** START OF DOCUMENT EXCERPT **
The functions in this section are only defined for elliptic curves over Q. Some of them require the curve to have integral coefficients --- such a curve can be obtained using IntegralModel or, more usefully, MinimalModel.
The conductor of the elliptic curve E defined over Q.
Given an elliptic curve E defined over Q, return the sequence of primes dividing the minimal discriminant of E. These are the primes at which the minimal model for E has bad reduction; note that there may be other primes dividing the discriminant of the given model of E.
Given an elliptic curve E defined over Q and a prime number p, this function returns the local Tamagawa number of E at p, which is the index in E(Q_p) of the subgroup E^0(Q_p) of points with nonsingular reduction modulo p. For any prime p that is of good reduction for E, this function returns 1.
Given an elliptic curve E defined over Q, this function returns the sequence of Tamagawa numbers at each of the bad primes of E, as defined above.
Given an elliptic curve E defined over Q and a prime number p, this function returns the local information at the prime p as a 5-tuple, consisting of p, its multiplicity in the discriminant, its multiplicity in the conductor, the Tamagawa number at p and the Kodaira symbol.
Given an elliptic curve E this function returns a sequence of tuples, each of which contains the local information at a bad prime. The tuples consist of a bad prime p, its multiplicity in the discriminant, its multiplicity in the conductor, the Tamagawa number at p and the Kodaira symbol.
Returns a string describing the reduction type: the possibilities are "Good", "Additive", "Split multiplicative" or "Unsplit multiplicative". These correspond to the type of singularity (if any) on the reduced curve. This function is necessary as the Kodaira symbols (see below) do not distinguish between split and unsplit multiplicative reduction.
Kodaira symbols have their own type SymKod. Apart from the two functions that determine symbols for elliptic curves, there is a special creation function and a comparison operator to test Kodaira symbols.
Given an elliptic curve E defined over Q and a prime number p, this function returns the reduction type of E modulo p in the form of a Kodaira symbol.
Given an elliptic curve E defined over Q, this function returns the reduction types of E modulo the bad primes in the form of a sequence of Kodaira symbols.
** END OF DOCUMENT EXCERPT **
** START OF DATASET EXCERPT **
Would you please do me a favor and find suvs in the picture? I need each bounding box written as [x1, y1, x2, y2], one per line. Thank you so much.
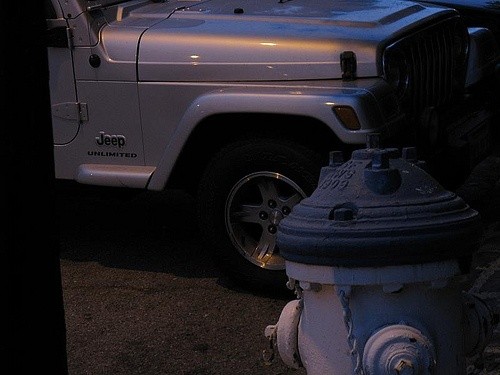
[44, 1, 495, 291]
** END OF DATASET EXCERPT **
**REQUIRED TASK 1**. From the elliptic curves documentation, return the passage from "Given an elliptic curve E defined over Q, return" up to and including "model of E.", copied word for word.
**REQUIRED TASK 2**. According to the elliptic curves documentation, what strings can the reduction-type function return? List them all.
**REQUIRED TASK 3**.
Answer these questions using the elliptic curves documentation:
(a) Which two functions does it name for obtaining a curve with integral coefficients?
(b) What value does the local Tamagawa number function return for a prime of good reduction?
(c) What is the name of the type that Kodaira symbols have?

**ANSWER 1**.
Given an elliptic curve E defined over Q, return the sequence of primes dividing the minimal discriminant of E. These are the primes at which the minimal model for E has bad reduction; note that there may be other primes dividing the discriminant of the given model of E.

**ANSWER 2**.
"Good"
"Additive"
"Split multiplicative"
"Unsplit multiplicative"

**ANSWER 3**.
(a) IntegralModel and MinimalModel
(b) 1
(c) SymKod